The majority of models obtained for amyloidogenic peptides showed lower scores (meaning more stable structures) in comparison with nonamyloids, and their first quartiles of the scores were well separated (Fig. 1). Differences between both groups were statistically significant. Based on the Mann-Whitney U test, we were able to reject the hypothesis that the distributions of both populations were identical ($p = 2.48e-8$). Considering the energy difference, we built a threshold-based classifier. The classification threshold was chosen based on the receiver operating characteristic (ROC) curve as a point on the curve closest to the point (0,1), representing perfect classification (Fig. 1B). The optimal score value in this case equaled ndope = -242. If used merely for distinguishing amyloids from nonamyloids, such a classifier was able to achieve an area under the ROC curve (AUC) of 0.73 and accuracy of 0.77. Moreover, high values of Sensitivity (0.73) and Specifictity (0.86) were obtained. Such results are comparable with state-of-the-art amyloid predictors on the same dataset (Table S1).

We also tested whether the method is capable of recognizing amyloid propensity in functional amyloids, which poses a major problem for most predictors due to their underrepresentation in databases of amyloids. We tested the performance of the method on imperfect repeats of the CsgA protein from Escherichia coli and Salmonella enterica⁴⁵, which were not included in our primary reference dataset (Fig. S1). Aggregation-prone regions of this protein (R1, R3, and R5) scored much lower than nonamyloidogenic regions (R2 and R4) from Escherichia coli. On these data, PACT achieved an accuracy of 0.9. Furthermore, the observed difference between the ndope score for R4 fragments from Escherichia coli and Salmonella enterica corresponds very well to the difference in their aggregation propensities observed in experiments⁴⁵.

The results showed that the method can accurately predict aggregation-prone peptides of varying lengths. Furthermore, it potentially can be utilized to detect functional amyloids.

PACT predicts amyloid cross-interactions

We used a similar methodology to predict cross-interactions of amyloid peptides, which is the main purpose of the method. We extracted amyloid interactions from the AmyloGraph database, which contains data on interacting pairs of different amyloids⁴⁶, and applied 119 pairs of peptides, which enhance (faster dataset) and 73, which slow down (slower dataset), the aggregation of each other. The ndope scores of heteroaggregates consisting of pairs of peptides whose cross-interactions resulted in faster aggregation were compared with nonamyloidogenic pairs of peptides (Fig. 2). A similar analysis was performed for pairs of peptides whose cross-interactions resulted in slower aggregation (Fig. S2). In both cases, models of heterologous aggregates resulting from cross-interactions showed lower values of ndope scores than nonamyloids and well-separated first quartiles of their scores (Fig. 2). Furthermore, in both cases, differences between groups were statistically significant (Mann-Whitney U test, $p = 5.54e-16$ for faster vs. negative and $p = 2.19e-15$ slower vs. negative cases. Therefore, we built the threshold-based classifier using the approach described in the previous section.

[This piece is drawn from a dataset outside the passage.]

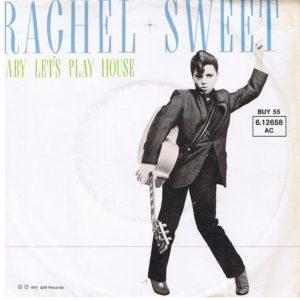 Rachel Sweet - Baby Let's Play House 45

To assess the performance and choose the optimal threshold value, ROC curves were calculated for both cases: faster rate vs. negative (Fig. 3) and slower vs. negative (Fig. S3) on both training and test sets. To minimize the impact of the data choice, we performed k-fold cross-validation with k=5 on the training set and calculated several metrics describing the performance of the method (Table 1). The same metrics were then calculated on an independent test set. The same analysis was performed for the case of prediction of interactions resulting in slower aggregation (Table S2). Optimal ndope thresholds were very similar in both scenarios, namely, -256 and -245 for faster vs. negative and slower vs. negative, respectively. PACT performed well on both cross-validation and independent test sets. It achieved Accuracy values of 0.83 and 0.80 on test sets of faster vs. negative and slower vs. negative cases, respectively. In all cases, the results obtained on the test set were within the value of one standard deviation range from the mean values obtained with the cross-validation procedures. The method performance was quite similar in both faster vs. negative and slower vs. negative scenarios. However, due to the smaller dataset size, a larger standard deviation was obtained for the slower vs. negative scenario (Table 1). The results showed that the method could predict whether two peptides could cross-interact but could not distinguish between interactions enhancing and slowing fibrillation.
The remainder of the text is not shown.